A time to weep, a time to laugh

I have heard this verse many times and most often in the lyrics in the song by the Byrds titled Turn!Turn!Turn! It had special meaning today when a small group of the ladies that started me on this daily blog journey were gathered. As I walked up, I could tell there was a heaviness about them. We started talking and they shared sad news of one of our own that had taken a turn for the worse in her battle with cancer. As the conversation continued, we found yet another common bond with two of us that lost a sister to cancer. The things we only know when we open ourselves to sharing and being vulnerable and transparent. The moment was somber as we talked about special moments shared and the need to pray for comfort and peace for her husband that had shared his entire adult life with her.

As I began to walk away, I looked at them both and said I felt they needed a smile. The story I shared is not one for public consumption, but needless to say, it brought forth such boisterous laughter from all three of us as we wiped tears from our eyes. When I left, I gave them a simple visual to make them smile when those moments of sadness and fear of loss return.

I, like many, struggle with the thought of end of life. It is not that I don’t believe that I will be reunited with my family in heaven, but simply the sadness in all that is lost or never experienced.

When we recently lost my mother in law, I was lost thinking of all the things she would never see. She wouldn’t see our twins learning to drive, going to prom, any of our children walk down the aisle or hold our precious grandchild that will soon come into this world. It was a time to weep-and it felt like it would never go away.

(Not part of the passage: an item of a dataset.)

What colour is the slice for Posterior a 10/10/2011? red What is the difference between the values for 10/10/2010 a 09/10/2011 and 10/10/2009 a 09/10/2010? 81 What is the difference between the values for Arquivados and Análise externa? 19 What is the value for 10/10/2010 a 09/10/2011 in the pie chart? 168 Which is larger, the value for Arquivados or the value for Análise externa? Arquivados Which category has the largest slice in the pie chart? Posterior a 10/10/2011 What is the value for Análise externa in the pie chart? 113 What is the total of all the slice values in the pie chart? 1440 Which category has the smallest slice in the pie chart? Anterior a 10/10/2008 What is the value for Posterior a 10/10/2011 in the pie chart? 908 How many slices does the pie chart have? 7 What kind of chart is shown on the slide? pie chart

Then, something happened. We had asked both our mothers to do a journal that we made into a book. It was based on responses to a daily prompt that they received everyday. We had the book but never sat down to read it, until the Christmas after Nancy passed. Everyday, for the twelve days of Christmas, we read a new story from her book. As we read, we could hear her telling the story in her own words and could almost hear her voice. We laughed so much as we read stories of her childhood, never did we imagine that MawMaw would “borrow” money from her grandma to buy her first cigarette from the local store…I will not mention her age at the time! A time to weep somehow became a time to laugh. Just like today.

“There is a time for everything, and a season for every activity under the heavens…a time to weep and a time to laugh, a time to mourn and a time to dance” (Ecclesiastes 3:1-4). We never know that time, but we do know that those moments are followed by more moments. We are not meant to dwell in any one of those times- as the Byrds say in their song, to everything, “turn, turn turn.”